▶ [Extracted information]:
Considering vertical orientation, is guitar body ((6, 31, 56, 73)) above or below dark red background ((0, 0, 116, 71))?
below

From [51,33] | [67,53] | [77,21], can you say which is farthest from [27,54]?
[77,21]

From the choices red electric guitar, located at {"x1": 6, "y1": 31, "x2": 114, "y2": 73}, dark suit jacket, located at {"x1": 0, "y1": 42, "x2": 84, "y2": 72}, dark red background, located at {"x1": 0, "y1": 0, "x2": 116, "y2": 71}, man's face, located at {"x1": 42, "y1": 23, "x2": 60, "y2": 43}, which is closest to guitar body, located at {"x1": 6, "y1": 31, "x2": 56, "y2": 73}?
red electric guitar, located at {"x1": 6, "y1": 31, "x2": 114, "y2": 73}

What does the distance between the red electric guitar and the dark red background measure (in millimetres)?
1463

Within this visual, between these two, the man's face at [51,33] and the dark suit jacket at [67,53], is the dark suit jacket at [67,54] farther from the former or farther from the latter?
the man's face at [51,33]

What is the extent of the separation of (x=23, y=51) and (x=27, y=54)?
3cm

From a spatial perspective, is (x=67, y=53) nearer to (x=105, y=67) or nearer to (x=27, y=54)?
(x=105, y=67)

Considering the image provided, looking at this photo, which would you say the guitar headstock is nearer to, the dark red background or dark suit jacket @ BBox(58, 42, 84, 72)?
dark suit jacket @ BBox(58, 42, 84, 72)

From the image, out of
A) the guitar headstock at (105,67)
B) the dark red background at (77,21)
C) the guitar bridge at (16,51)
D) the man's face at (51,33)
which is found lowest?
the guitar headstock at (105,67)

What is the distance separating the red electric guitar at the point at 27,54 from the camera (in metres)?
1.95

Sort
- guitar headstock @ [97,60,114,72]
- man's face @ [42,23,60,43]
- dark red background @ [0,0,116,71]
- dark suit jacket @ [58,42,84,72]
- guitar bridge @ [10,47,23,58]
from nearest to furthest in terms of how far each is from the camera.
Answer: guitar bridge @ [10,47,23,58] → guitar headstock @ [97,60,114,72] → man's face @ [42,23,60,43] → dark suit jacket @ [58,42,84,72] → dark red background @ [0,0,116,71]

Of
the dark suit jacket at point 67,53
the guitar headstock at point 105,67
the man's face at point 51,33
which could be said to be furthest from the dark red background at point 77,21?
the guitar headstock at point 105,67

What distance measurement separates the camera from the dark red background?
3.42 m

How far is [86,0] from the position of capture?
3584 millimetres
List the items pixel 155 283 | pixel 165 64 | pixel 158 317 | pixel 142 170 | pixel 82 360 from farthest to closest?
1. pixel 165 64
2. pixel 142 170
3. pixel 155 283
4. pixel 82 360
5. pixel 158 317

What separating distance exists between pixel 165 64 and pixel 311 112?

▶ [Set problem]: Using the material above, print every entry exactly as written.

▶ [Finished exercise]:
Considering vertical orientation, is guitar body ((6, 31, 56, 73)) above or below dark red background ((0, 0, 116, 71))?
below

From [51,33] | [67,53] | [77,21], can you say which is farthest from [27,54]?
[77,21]

From the choices red electric guitar, located at {"x1": 6, "y1": 31, "x2": 114, "y2": 73}, dark suit jacket, located at {"x1": 0, "y1": 42, "x2": 84, "y2": 72}, dark red background, located at {"x1": 0, "y1": 0, "x2": 116, "y2": 71}, man's face, located at {"x1": 42, "y1": 23, "x2": 60, "y2": 43}, which is closest to guitar body, located at {"x1": 6, "y1": 31, "x2": 56, "y2": 73}?
red electric guitar, located at {"x1": 6, "y1": 31, "x2": 114, "y2": 73}

What does the distance between the red electric guitar and the dark red background measure (in millimetres)?
1463

Within this visual, between these two, the man's face at [51,33] and the dark suit jacket at [67,53], is the dark suit jacket at [67,54] farther from the former or farther from the latter?
the man's face at [51,33]

What is the extent of the separation of (x=23, y=51) and (x=27, y=54)?
3cm

From a spatial perspective, is (x=67, y=53) nearer to (x=105, y=67) or nearer to (x=27, y=54)?
(x=105, y=67)

Considering the image provided, looking at this photo, which would you say the guitar headstock is nearer to, the dark red background or dark suit jacket @ BBox(58, 42, 84, 72)?
dark suit jacket @ BBox(58, 42, 84, 72)

From the image, out of
A) the guitar headstock at (105,67)
B) the dark red background at (77,21)
C) the guitar bridge at (16,51)
D) the man's face at (51,33)
which is found lowest?
the guitar headstock at (105,67)

What is the distance separating the red electric guitar at the point at 27,54 from the camera (in metres)?
1.95

Sort
- guitar headstock @ [97,60,114,72]
- man's face @ [42,23,60,43]
- dark red background @ [0,0,116,71]
- dark suit jacket @ [58,42,84,72]
- guitar bridge @ [10,47,23,58]
from nearest to furthest in terms of how far each is from the camera.
Answer: guitar bridge @ [10,47,23,58] → guitar headstock @ [97,60,114,72] → man's face @ [42,23,60,43] → dark suit jacket @ [58,42,84,72] → dark red background @ [0,0,116,71]

Of
the dark suit jacket at point 67,53
the guitar headstock at point 105,67
the man's face at point 51,33
which could be said to be furthest from the dark red background at point 77,21?
the guitar headstock at point 105,67

What distance measurement separates the camera from the dark red background?
3.42 m

How far is [86,0] from the position of capture?
3584 millimetres
List the items pixel 155 283 | pixel 165 64 | pixel 158 317 | pixel 142 170 | pixel 82 360 from farthest to closest?
1. pixel 165 64
2. pixel 142 170
3. pixel 155 283
4. pixel 82 360
5. pixel 158 317

What separating distance exists between pixel 165 64 and pixel 311 112?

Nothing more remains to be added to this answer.